* **To do**:
(A) From the text on Prof. Brulotte's critical reception, list every publication that the text places in Montreal.
(B) Write a continuation of the text on Prof. Brulotte's critical reception, starting after its final sentence.

* **Text section**:
Over the years, Prof. Brulotte's publications received favorable reviews worldwide, including in the Time Literary Supplement (London), The French Review (USA), L'Humanité (Paris), Littératures (France), Le Devoir, Voir, Globe and La Presse (Montreal), Le Soleil and Québec français, (Quebec City), The Globe and Mail (Toronto), Modern Language Review (England), Lettres romanes (Belgium) and Transcanadiana (Poland). He made the cover of the 2005 winter issue of the Canadian literary magazine Lettres québécoises. His works are attracting more and more critical attention every year: book reviews, articles, theses, and dissertations; they are also subject of courses at a number of colleges and universities around the world from New-Zealand to Morocco, as well as of communications and sessions at conferences. These critical activities about his works include a monograph entitled Gaëtan Brulotte: Une Nouvelle Ecriture edited by Claudine Fisher (NY: Mellen Press, 1992), a collection of critical essays by seventeen scholars that won in Strasbourg (France) the 1992 International Prize for Francophone Studies. A Romanian scholar, Margareta Gyurscik, has completed in 2014 a new 200-page monograph on his works, Gaëtan Brulotte ou la lucidité en partage.

Scene question records
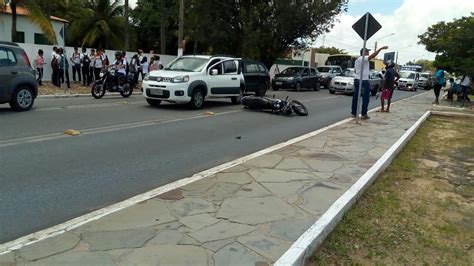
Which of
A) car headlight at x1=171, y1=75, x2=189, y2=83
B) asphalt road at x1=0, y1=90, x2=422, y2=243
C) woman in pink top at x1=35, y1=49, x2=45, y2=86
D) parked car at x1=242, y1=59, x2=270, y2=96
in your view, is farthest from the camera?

* **Exercise responses**:
(A) Le Devoir, Voir, Globe, La Presse

(B)
Gaetan Brulotte is a member of many professional associations, including the International PEN Club, the SACD (Société des Auteurs et Compositeurs Dramatiques, Paris), the EAT (Écrivains Associés du Théâtre, Paris), the UNEQ (Union des Écrivains et Écrivaines Québécois, Montréal), and served on the board of directors of writers' societies (including the presidency of a French Canadian Writers' Society). He is figured in many national and international Who's Who publications.

During his career at University of South Florida he received several distinctions. Among these, in 1998, for his artistic and scholarly achievements, he was elected "Artist-Scholar of the Year" by the Phi Kappa Phi Honor Society; in 1999, he was the recipient of the "Theodore & Venette Askounes-Ashford Distinguished Scholar Award"; in 2003, he received the Presidential Award for Faculty Excellence; in 2004, the Outstanding Research Achievement Award, and in 2005, the honorific title of Distinguished University Professor, the highest title of this university. In 2016, after retiring and becoming Professor Emeritus, he took an Endowed Chair at the University of Louisiana at Lafayette in the senior position of Board of Regents Humanities Eminent Scholar Chair.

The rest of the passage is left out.